= Problem details =
Please say how many lines of the entries below contain the word "Tanzania", and leave out everything else.

= Data for processing =
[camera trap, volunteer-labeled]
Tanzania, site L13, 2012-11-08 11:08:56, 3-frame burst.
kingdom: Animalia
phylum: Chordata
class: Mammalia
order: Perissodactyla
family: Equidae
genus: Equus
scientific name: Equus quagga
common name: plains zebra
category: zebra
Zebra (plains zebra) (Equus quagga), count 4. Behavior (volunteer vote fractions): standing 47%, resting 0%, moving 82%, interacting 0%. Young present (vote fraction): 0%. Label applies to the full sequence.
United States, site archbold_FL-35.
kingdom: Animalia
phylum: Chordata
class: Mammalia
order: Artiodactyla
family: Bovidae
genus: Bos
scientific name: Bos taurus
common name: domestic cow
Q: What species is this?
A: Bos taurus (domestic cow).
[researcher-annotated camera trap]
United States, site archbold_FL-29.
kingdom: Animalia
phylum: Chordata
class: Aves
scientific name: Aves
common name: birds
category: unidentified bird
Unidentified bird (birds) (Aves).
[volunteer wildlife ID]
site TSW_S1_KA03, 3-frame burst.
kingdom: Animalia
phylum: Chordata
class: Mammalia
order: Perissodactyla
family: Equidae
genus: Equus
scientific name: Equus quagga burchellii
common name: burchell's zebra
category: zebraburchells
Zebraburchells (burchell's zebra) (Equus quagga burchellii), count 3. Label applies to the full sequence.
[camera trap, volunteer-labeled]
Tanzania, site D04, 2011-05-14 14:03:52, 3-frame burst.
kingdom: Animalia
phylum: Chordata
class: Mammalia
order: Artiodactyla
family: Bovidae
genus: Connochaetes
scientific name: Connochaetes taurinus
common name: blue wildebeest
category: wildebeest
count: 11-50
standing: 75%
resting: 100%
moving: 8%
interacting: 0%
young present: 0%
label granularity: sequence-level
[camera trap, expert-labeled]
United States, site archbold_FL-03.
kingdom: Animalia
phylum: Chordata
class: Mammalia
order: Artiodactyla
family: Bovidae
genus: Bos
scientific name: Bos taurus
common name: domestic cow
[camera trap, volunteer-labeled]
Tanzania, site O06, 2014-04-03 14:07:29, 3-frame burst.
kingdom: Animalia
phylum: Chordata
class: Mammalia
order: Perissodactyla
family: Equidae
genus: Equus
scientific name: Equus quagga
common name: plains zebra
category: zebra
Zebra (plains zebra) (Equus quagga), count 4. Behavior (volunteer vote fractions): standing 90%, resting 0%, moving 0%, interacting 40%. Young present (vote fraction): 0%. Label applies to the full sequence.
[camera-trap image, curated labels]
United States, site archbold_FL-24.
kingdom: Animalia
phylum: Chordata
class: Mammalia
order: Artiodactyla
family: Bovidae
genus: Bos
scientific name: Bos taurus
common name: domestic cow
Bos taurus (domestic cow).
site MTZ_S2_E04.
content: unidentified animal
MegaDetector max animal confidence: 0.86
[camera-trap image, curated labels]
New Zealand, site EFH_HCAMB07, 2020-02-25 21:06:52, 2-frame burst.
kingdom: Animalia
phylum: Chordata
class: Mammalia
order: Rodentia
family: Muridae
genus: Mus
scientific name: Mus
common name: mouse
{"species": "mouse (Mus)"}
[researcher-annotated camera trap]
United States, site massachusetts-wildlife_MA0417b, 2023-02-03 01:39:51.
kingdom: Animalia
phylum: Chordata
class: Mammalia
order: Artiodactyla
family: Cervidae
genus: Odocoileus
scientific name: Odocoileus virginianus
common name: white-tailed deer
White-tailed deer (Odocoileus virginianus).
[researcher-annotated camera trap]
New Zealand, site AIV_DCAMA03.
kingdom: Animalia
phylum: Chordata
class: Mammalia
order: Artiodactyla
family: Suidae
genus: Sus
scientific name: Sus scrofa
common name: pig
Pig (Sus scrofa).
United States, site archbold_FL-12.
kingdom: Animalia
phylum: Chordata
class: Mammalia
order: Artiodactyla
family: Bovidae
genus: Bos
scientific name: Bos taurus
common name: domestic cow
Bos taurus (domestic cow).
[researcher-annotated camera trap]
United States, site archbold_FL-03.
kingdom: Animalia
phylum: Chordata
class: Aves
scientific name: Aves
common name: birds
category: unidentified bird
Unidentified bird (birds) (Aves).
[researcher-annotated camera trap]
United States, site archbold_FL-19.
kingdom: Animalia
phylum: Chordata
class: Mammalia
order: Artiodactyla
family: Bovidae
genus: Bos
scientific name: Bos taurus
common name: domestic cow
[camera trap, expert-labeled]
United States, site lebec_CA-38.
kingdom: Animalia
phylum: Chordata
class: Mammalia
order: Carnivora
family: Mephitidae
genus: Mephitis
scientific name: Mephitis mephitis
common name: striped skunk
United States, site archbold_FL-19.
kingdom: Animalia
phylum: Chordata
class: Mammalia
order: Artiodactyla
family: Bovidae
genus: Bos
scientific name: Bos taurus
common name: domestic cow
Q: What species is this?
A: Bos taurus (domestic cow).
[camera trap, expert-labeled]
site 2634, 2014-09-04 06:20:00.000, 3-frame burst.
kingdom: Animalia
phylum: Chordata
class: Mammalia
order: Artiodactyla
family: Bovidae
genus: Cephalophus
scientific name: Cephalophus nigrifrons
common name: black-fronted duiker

= Task result =
3